*** Opening of Data provided ***

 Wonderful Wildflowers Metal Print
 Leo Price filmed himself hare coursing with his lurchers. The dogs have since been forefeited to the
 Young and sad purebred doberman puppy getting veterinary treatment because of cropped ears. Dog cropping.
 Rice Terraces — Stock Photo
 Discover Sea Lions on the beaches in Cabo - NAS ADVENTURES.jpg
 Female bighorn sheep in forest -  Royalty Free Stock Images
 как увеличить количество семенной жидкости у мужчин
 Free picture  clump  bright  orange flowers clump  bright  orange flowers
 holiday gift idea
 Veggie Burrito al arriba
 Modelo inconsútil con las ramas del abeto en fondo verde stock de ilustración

*** Close of Data provided ***

*What needs to be done*. Please give the data again in full, exactly as written.

*Output for this exercise*.
 Wonderful Wildflowers Metal Print
 Leo Price filmed himself hare coursing with his lurchers. The dogs have since been forefeited to the
 Young and sad purebred doberman puppy getting veterinary treatment because of cropped ears. Dog cropping.
 Rice Terraces — Stock Photo
 Discover Sea Lions on the beaches in Cabo - NAS ADVENTURES.jpg
 Female bighorn sheep in forest -  Royalty Free Stock Images
 как увеличить количество семенной жидкости у мужчин
 Free picture  clump  bright  orange flowers clump  bright  orange flowers
 holiday gift idea
 Veggie Burrito al arriba
 Modelo inconsútil con las ramas del abeto en fondo verde stock de ilustración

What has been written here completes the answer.